It all started with a tweet. We’ve all come to know Nick Kyrgios as a ‘bad boy’ inside the courts and a heavy penalty decision that is still pending in regards to his behaviour is solid proof of that. However during the recent bushfire crisis, Kyrgios has shown a more compassionate side to himself. Urging Tennis Australia to take action in support of the victims and going even a step further as to donate $200 out of each ace he scores towards those that are in dire need during these trying times, spurring his fellow athletes to follow suit, the 24-year-old has truly been a beacon of hope and a shining example for all of his fellow Australians. This is a time when people need to come together and Kyrgios’ actions should be the norm.

It wouldn’t be a stretch to say that the national team captain has been under scrutiny during his tenure at Arsenal. His recent performances have left a lot to be desired and both he and the “gunners” disappointed fans in London with the way in which they’ve started the season. The recent change in the managerial position saw former assistant manager to Jose Guardiola, Mikel Arteta take over at the club. Of course, with a new manager in place, players need to give their all to prove that they are deserving of their place in the squad. Sokratis did just that in last weekend’s encounter with Manchester United, as he secured the club’s victory scoring the second goal with a powerful header from a corner kick that left David De Gea stunned. Surely a comeback that only a player of his quality could accomplish.

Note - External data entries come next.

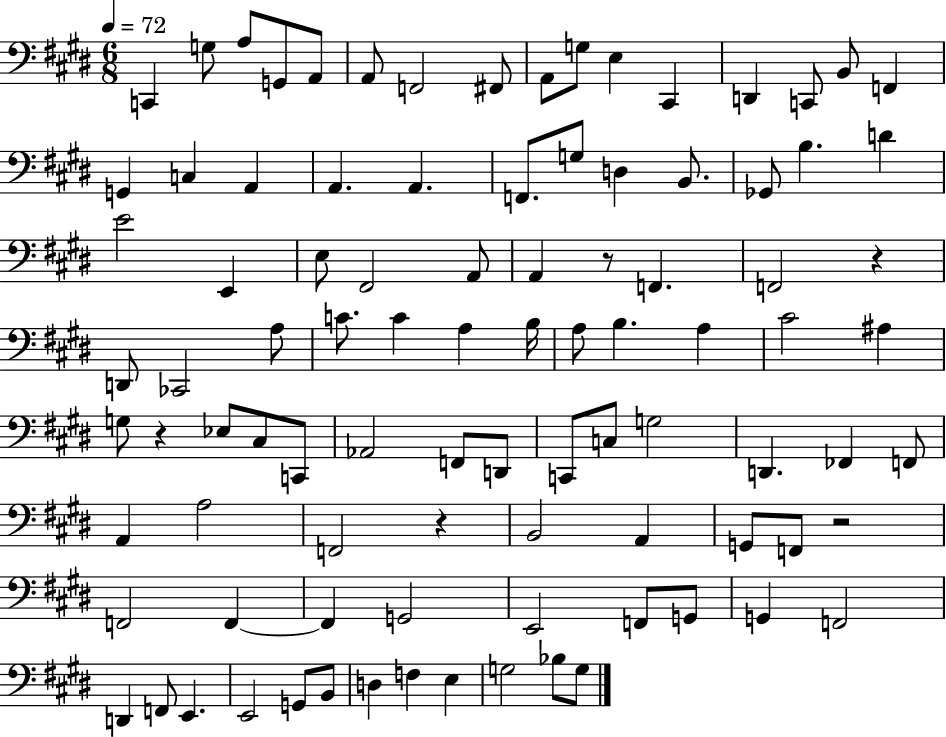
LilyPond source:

{
  \clef bass
  \numericTimeSignature
  \time 6/8
  \key e \major
  \tempo 4 = 72
  c,4 g8 a8 g,8 a,8 | a,8 f,2 fis,8 | a,8 g8 e4 cis,4 | d,4 c,8 b,8 f,4 | \break g,4 c4 a,4 | a,4. a,4. | f,8. g8 d4 b,8. | ges,8 b4. d'4 | \break e'2 e,4 | e8 fis,2 a,8 | a,4 r8 f,4. | f,2 r4 | \break d,8 ces,2 a8 | c'8. c'4 a4 b16 | a8 b4. a4 | cis'2 ais4 | \break g8 r4 ees8 cis8 c,8 | aes,2 f,8 d,8 | c,8 c8 g2 | d,4. fes,4 f,8 | \break a,4 a2 | f,2 r4 | b,2 a,4 | g,8 f,8 r2 | \break f,2 f,4~~ | f,4 g,2 | e,2 f,8 g,8 | g,4 f,2 | \break d,4 f,8 e,4. | e,2 g,8 b,8 | d4 f4 e4 | g2 bes8 g8 | \break \bar "|."
}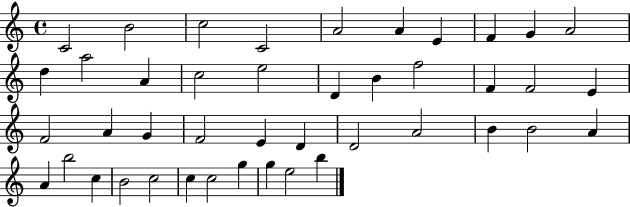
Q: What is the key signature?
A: C major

The Olympiacos captain has made history in the Euroleague basketball tournament, becoming the player who has scored the most points in the history of the competition. Spanoulis’ career has seen him win several Euroleague titles and participate in many final fours with both Olympiacos and his former club Panathinaikos, as he has been playing in Europe’s most important club competition since the late 90’s. In last Thursday night’s game against Fenerbahce (that Olympiacos lost 87-96), Spanoulis scored a crucial three-pointer that saw him become the single player in the tournament’s history to break the 4150-point threshold. Furthermore, he is already the player with the most assists (1480), and most minutes played (8596) among other records he has shattered. Despite his 37 years of age though, he still claims to feel great and that he is still far from the last day inside the courts. A legend among legends.

Sokratis Papastathopoulos scored a very important goal during a time when he faced major criticism by the Arsenal supporters. Photo: APE/MPE


The ugly scenes that followed Olympiacos’ draw against Volos in the final day of the Greek Super League for the year simply indicated that a change in leadership is highly necessary in Greek football. Olympiacos chairperson Evangelos Marinakis’ continuous threats towards the referees that made questionable decisions during his team’s crucial game and the attack by AEK main shareholder Dimitris Melissanidis on former professional referee Anastasios Kakos during a live TV show only flared tensions and the attack that followed on Aggelos Evangelou’s house seemed to be a consequence of this situation. Thankfully a meeting between the heads of Greek football and the people in charge of the referee’s union lead them to cancel their decision to strike, otherwise the sport may have been once again stuck in limbo.

Just as the situation seems to be deteriorating outside the pitch in Greece, so is the quality of football inside the field in Australia. People continue to move away from the product given to them by the main stakeholders as empty promises continue to be made by those in charge of the sport. Review committees, second divisions, conversation after conversation, yet none of it seems to be going anywhere. So many young and talented footballers are forced to abandon their favourite sport due to the club’s inability to support them, while the fully professional A-League clubs continue to remain too small a number in order to provide sufficient positions for high level football. The salary cap is drowning out any chance for clubs to attract crowds. Australian teams continue to plummet in comparison to their Asian counterparts. Any initiative taken by state federations is drowned out by the lack of a professional tournament. Nothing is being done. Football may be the sport with the most participation but it also the one with the least professional handling.